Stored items

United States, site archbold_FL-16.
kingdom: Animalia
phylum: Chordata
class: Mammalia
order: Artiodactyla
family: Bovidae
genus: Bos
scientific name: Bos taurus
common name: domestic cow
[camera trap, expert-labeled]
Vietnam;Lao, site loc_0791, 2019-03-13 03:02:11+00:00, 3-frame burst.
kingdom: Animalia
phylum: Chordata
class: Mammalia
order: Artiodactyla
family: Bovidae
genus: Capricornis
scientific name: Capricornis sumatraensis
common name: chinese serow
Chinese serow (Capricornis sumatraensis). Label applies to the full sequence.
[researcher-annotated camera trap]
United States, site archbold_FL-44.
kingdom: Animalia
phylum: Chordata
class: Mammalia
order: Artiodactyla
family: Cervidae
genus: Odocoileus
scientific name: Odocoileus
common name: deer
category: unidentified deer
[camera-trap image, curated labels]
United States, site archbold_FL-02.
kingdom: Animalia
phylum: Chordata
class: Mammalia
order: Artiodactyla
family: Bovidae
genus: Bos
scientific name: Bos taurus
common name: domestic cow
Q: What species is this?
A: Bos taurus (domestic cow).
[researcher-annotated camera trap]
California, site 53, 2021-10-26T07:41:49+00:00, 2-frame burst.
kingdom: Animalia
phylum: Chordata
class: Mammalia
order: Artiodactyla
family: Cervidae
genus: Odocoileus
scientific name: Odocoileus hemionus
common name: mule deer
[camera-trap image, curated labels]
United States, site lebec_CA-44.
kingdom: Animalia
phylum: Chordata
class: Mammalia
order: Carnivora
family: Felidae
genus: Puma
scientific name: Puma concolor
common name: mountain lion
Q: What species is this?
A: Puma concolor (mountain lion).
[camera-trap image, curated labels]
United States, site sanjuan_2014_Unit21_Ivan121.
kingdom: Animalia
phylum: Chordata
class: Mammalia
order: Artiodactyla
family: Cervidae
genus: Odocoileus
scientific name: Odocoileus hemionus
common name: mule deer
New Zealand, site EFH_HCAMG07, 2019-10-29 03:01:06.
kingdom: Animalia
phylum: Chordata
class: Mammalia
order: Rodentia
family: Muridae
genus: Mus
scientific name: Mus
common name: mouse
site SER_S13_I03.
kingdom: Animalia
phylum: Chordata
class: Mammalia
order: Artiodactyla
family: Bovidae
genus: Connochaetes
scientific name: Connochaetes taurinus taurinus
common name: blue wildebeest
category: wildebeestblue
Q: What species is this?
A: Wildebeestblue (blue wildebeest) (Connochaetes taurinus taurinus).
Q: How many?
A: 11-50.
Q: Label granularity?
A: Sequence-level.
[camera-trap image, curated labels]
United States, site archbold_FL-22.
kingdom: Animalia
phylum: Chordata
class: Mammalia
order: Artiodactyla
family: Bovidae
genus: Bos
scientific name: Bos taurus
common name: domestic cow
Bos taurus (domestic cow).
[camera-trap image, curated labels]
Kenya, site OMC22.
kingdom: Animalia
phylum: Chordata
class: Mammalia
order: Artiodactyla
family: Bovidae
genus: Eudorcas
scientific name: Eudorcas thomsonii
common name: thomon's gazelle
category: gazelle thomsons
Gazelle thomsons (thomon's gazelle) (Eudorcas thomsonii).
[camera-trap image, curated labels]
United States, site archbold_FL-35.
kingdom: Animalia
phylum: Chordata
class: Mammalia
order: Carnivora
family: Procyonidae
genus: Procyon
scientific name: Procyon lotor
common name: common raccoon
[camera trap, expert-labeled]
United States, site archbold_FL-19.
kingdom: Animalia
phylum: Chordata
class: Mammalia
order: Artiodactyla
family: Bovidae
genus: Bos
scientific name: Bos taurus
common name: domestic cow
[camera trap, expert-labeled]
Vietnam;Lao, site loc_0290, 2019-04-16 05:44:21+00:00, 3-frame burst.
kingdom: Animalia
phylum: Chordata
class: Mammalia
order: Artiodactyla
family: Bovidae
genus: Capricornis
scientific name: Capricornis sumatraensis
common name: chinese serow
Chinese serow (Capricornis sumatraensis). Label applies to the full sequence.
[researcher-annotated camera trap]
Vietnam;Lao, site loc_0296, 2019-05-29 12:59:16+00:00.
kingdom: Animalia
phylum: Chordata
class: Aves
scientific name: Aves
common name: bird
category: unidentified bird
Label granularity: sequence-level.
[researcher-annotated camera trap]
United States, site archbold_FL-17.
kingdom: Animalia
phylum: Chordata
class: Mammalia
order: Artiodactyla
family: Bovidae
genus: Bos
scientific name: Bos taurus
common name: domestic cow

Directions for this task
Repeat the data in its entirety, character for character.

Exercise answer
United States, site archbold_FL-16.
kingdom: Animalia
phylum: Chordata
class: Mammalia
order: Artiodactyla
family: Bovidae
genus: Bos
scientific name: Bos taurus
common name: domestic cow
[camera trap, expert-labeled]
Vietnam;Lao, site loc_0791, 2019-03-13 03:02:11+00:00, 3-frame burst.
kingdom: Animalia
phylum: Chordata
class: Mammalia
order: Artiodactyla
family: Bovidae
genus: Capricornis
scientific name: Capricornis sumatraensis
common name: chinese serow
Chinese serow (Capricornis sumatraensis). Label applies to the full sequence.
[researcher-annotated camera trap]
United States, site archbold_FL-44.
kingdom: Animalia
phylum: Chordata
class: Mammalia
order: Artiodactyla
family: Cervidae
genus: Odocoileus
scientific name: Odocoileus
common name: deer
category: unidentified deer
[camera-trap image, curated labels]
United States, site archbold_FL-02.
kingdom: Animalia
phylum: Chordata
class: Mammalia
order: Artiodactyla
family: Bovidae
genus: Bos
scientific name: Bos taurus
common name: domestic cow
Q: What species is this?
A: Bos taurus (domestic cow).
[researcher-annotated camera trap]
California, site 53, 2021-10-26T07:41:49+00:00, 2-frame burst.
kingdom: Animalia
phylum: Chordata
class: Mammalia
order: Artiodactyla
family: Cervidae
genus: Odocoileus
scientific name: Odocoileus hemionus
common name: mule deer
[camera-trap image, curated labels]
United States, site lebec_CA-44.
kingdom: Animalia
phylum: Chordata
class: Mammalia
order: Carnivora
family: Felidae
genus: Puma
scientific name: Puma concolor
common name: mountain lion
Q: What species is this?
A: Puma concolor (mountain lion).
[camera-trap image, curated labels]
United States, site sanjuan_2014_Unit21_Ivan121.
kingdom: Animalia
phylum: Chordata
class: Mammalia
order: Artiodactyla
family: Cervidae
genus: Odocoileus
scientific name: Odocoileus hemionus
common name: mule deer
New Zealand, site EFH_HCAMG07, 2019-10-29 03:01:06.
kingdom: Animalia
phylum: Chordata
class: Mammalia
order: Rodentia
family: Muridae
genus: Mus
scientific name: Mus
common name: mouse
site SER_S13_I03.
kingdom: Animalia
phylum: Chordata
class: Mammalia
order: Artiodactyla
family: Bovidae
genus: Connochaetes
scientific name: Connochaetes taurinus taurinus
common name: blue wildebeest
category: wildebeestblue
Q: What species is this?
A: Wildebeestblue (blue wildebeest) (Connochaetes taurinus taurinus).
Q: How many?
A: 11-50.
Q: Label granularity?
A: Sequence-level.
[camera-trap image, curated labels]
United States, site archbold_FL-22.
kingdom: Animalia
phylum: Chordata
class: Mammalia
order: Artiodactyla
family: Bovidae
genus: Bos
scientific name: Bos taurus
common name: domestic cow
Bos taurus (domestic cow).
[camera-trap image, curated labels]
Kenya, site OMC22.
kingdom: Animalia
phylum: Chordata
class: Mammalia
order: Artiodactyla
family: Bovidae
genus: Eudorcas
scientific name: Eudorcas thomsonii
common name: thomon's gazelle
category: gazelle thomsons
Gazelle thomsons (thomon's gazelle) (Eudorcas thomsonii).
[camera-trap image, curated labels]
United States, site archbold_FL-35.
kingdom: Animalia
phylum: Chordata
class: Mammalia
order: Carnivora
family: Procyonidae
genus: Procyon
scientific name: Procyon lotor
common name: common raccoon
[camera trap, expert-labeled]
United States, site archbold_FL-19.
kingdom: Animalia
phylum: Chordata
class: Mammalia
order: Artiodactyla
family: Bovidae
genus: Bos
scientific name: Bos taurus
common name: domestic cow
[camera trap, expert-labeled]
Vietnam;Lao, site loc_0290, 2019-04-16 05:44:21+00:00, 3-frame burst.
kingdom: Animalia
phylum: Chordata
class: Mammalia
order: Artiodactyla
family: Bovidae
genus: Capricornis
scientific name: Capricornis sumatraensis
common name: chinese serow
Chinese serow (Capricornis sumatraensis). Label applies to the full sequence.
[researcher-annotated camera trap]
Vietnam;Lao, site loc_0296, 2019-05-29 12:59:16+00:00.
kingdom: Animalia
phylum: Chordata
class: Aves
scientific name: Aves
common name: bird
category: unidentified bird
Label granularity: sequence-level.
[researcher-annotated camera trap]
United States, site archbold_FL-17.
kingdom: Animalia
phylum: Chordata
class: Mammalia
order: Artiodactyla
family: Bovidae
genus: Bos
scientific name: Bos taurus
common name: domestic cow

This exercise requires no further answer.